The second installment of Shyam Benegal’s Muslim trilogy, this is a 1996 musical film, starring Kiron Kher as Sardari Begum, a famous thumari singer. The film chronicles Sardari’s youth and lifestyle -- as her niece and journalist Tehzeeb Abbasi (Rajeshwari Sachdev) investigates it -- while portraying the complexities of family relationships, generational and sexual politics, and social norms in India. The film also stars Amrish Puri and Rajit Kapur in vital roles, and features lovely Urdu classic music.

4. Masaan

Known as Fly Away Solo in English, this 2015 drama film has been directed by Neeraj Ghaywan. Based in present-day Varanasi, Uttar Pradesh, India, Masaan follows the story of Devi Pathak (Richa Chadda), a college teacher who has a sexual relationship with her student Piyush Aggarwal, but is caught and then harassed by the police for a hefty bribe. The film also follows a separate story of Deepak Kumar (Vicky Kaushal), who works with his family in cremation ghats by burning funeral pyres and falls in love with Shaalu Gupta (Shweta Tripathi), a high caste Hindu girl. The film highlights problems stemming from caste discrimination and lack of personal liberty in a conservative society.

5. Dor

A 2006 Indian drama film, written and directed by Nagesh Kukunoor, Dor features Ayesha Takia, Gul Panag and Shreyas Talpade in the lead roles. An official adaptation of the Malayalam film, Perumazhakkalam, Dor is the story of two women, who belong to very different backgrounds, but come together due to their circumstances. Ayesha Takia plays a widow, Meera, who is confined by society and tradition, while Gul Panag plays Zeenat, an independent and strong woman trying to save her husband, who is on trial for murder.
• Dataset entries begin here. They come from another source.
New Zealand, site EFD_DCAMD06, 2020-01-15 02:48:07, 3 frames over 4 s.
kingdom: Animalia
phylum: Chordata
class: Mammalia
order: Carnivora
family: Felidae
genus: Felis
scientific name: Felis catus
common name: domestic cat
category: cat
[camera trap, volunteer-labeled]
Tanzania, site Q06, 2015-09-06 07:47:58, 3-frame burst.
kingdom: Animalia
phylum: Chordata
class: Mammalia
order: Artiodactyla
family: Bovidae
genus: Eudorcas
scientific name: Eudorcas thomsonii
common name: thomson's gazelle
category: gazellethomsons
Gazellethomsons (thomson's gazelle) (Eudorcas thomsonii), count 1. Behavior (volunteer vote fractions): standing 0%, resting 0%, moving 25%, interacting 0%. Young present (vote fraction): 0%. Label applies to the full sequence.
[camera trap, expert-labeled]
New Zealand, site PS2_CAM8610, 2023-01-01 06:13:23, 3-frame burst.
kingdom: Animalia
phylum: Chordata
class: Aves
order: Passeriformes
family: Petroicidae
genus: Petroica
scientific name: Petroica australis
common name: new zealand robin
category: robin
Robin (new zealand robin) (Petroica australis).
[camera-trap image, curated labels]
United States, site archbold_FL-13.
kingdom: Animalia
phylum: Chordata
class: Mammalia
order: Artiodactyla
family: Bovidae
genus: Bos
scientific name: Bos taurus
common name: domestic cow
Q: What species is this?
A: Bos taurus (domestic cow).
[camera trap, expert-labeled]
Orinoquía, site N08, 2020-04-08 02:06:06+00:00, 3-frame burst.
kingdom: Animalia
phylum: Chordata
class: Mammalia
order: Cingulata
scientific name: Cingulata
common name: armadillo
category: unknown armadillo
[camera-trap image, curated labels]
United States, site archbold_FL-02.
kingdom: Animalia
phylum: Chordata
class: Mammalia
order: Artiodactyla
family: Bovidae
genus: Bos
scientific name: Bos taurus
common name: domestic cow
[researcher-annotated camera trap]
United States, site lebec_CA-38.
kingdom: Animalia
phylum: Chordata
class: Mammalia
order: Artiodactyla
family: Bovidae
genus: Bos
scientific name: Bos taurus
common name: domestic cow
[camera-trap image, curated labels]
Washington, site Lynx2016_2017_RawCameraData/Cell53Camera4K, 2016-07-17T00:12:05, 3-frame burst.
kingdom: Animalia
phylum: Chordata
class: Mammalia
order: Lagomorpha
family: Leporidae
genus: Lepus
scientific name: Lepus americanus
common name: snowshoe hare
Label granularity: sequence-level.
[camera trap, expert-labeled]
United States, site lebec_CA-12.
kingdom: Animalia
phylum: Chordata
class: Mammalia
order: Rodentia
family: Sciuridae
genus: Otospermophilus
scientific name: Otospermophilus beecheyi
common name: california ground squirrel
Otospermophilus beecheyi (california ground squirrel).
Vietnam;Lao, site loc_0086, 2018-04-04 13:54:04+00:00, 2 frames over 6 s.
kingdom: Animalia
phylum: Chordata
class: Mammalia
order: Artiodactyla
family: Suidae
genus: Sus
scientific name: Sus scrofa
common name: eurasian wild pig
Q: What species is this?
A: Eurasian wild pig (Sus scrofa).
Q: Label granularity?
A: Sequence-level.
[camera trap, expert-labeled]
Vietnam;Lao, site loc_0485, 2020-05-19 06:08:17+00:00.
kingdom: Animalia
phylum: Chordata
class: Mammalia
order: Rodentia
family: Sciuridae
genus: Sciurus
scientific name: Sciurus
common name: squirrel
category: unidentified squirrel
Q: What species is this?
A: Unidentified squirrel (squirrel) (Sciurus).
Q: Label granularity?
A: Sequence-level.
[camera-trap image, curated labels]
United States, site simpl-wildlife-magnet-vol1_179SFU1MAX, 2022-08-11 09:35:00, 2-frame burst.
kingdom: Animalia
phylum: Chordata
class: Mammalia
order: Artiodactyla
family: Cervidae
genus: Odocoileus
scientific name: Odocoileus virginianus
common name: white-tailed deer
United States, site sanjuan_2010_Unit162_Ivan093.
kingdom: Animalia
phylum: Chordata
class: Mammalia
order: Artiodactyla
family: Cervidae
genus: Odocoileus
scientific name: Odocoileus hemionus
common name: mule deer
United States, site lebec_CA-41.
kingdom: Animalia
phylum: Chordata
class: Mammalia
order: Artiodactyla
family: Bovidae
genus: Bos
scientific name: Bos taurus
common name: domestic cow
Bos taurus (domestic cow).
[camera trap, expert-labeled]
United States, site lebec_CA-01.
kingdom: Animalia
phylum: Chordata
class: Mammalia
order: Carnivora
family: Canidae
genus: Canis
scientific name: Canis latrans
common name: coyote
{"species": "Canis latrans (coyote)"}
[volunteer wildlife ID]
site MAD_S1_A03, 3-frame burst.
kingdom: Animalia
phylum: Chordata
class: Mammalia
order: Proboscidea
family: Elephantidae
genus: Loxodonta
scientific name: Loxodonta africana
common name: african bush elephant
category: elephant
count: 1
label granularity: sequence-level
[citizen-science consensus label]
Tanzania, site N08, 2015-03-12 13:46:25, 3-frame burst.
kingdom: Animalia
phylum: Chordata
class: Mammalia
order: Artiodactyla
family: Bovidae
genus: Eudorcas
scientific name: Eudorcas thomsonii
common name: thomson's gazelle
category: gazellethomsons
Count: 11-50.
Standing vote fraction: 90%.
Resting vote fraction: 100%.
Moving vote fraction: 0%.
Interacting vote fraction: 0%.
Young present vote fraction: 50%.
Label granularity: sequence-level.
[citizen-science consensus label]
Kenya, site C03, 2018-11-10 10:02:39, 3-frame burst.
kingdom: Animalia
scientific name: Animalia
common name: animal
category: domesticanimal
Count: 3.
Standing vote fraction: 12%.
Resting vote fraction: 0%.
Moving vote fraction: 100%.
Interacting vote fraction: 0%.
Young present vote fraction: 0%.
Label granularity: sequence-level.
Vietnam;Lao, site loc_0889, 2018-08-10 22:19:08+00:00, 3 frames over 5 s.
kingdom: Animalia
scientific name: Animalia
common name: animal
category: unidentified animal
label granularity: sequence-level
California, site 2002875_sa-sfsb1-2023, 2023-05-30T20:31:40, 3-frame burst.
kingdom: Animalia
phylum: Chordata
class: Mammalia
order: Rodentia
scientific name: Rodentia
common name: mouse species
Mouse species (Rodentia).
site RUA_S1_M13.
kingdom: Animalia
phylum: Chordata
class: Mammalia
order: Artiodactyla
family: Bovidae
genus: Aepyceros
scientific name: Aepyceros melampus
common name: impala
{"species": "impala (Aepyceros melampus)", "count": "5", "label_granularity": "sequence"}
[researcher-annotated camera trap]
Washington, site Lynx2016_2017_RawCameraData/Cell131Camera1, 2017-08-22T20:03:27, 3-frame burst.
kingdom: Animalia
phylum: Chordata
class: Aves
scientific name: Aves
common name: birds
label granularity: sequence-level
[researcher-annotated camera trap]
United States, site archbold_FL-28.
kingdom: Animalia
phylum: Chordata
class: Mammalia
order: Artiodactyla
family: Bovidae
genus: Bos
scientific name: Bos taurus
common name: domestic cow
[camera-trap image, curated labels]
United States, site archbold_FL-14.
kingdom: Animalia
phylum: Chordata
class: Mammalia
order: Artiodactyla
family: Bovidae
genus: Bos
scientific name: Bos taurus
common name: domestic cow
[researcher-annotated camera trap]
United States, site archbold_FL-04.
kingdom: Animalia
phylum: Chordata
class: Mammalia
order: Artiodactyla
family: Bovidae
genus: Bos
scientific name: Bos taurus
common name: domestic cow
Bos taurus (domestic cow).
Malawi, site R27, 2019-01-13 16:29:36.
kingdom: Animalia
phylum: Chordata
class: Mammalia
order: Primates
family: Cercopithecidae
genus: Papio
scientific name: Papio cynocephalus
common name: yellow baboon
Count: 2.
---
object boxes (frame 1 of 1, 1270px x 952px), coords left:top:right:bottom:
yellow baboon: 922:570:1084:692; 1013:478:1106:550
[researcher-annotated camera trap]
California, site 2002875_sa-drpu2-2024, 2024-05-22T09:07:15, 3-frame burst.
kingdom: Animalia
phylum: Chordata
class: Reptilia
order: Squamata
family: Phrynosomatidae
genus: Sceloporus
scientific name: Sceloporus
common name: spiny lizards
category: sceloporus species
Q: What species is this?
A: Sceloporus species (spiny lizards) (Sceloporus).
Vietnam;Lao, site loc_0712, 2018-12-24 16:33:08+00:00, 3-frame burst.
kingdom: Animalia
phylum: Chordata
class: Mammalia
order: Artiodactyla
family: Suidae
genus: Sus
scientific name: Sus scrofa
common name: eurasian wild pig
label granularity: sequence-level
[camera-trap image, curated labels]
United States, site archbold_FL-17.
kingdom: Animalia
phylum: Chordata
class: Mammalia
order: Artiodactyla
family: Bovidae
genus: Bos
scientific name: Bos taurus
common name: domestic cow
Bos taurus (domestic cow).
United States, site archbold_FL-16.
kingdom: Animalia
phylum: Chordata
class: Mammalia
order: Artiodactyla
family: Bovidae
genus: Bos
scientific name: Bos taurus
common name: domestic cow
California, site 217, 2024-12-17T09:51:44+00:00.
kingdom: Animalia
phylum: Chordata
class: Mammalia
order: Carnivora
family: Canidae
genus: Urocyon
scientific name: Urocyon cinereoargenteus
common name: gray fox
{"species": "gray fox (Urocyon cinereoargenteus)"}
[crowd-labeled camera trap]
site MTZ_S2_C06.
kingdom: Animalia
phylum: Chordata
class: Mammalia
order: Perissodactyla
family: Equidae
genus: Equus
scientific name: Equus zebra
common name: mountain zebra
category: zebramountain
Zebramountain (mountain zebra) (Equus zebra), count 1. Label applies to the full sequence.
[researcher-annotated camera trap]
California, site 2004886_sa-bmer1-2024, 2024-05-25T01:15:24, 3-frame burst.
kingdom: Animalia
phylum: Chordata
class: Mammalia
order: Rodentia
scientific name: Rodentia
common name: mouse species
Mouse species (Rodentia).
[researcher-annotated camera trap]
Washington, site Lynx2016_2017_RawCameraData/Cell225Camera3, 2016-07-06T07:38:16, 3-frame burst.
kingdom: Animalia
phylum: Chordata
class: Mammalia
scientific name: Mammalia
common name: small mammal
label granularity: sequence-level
While these movies have been produced after the 1990s, the parallel cinema movement in Indian cinema dates back to the 1950s and originated in West Bengal. This movement was initially led by Bengali filmmakers, such as Satyajit Ray, Mrinal Sen, Ritwik Ghatak and Tapan Sinha, who wanted an alternative to mainstream cinema and went on to produce internationally acclaimed work. The parallel cinema movement gained more prominence in the Hindi film industry in the 1970s and 1980s, when directors like Shyam Benegal, Gulzar and Rajinder Singh Bedi made movies with a wider appeal. In the present times, several Bollywood filmmakers, such as Ram Gopal Verma, Deepa Mehta, Anurag Kashyap and others, have also ventured towards making off-beat films. Aamir Khan’s production house combines realistic parallel cinema with the entertainment and production values of commercial films, blurring the distinction between the two kinds of cinema.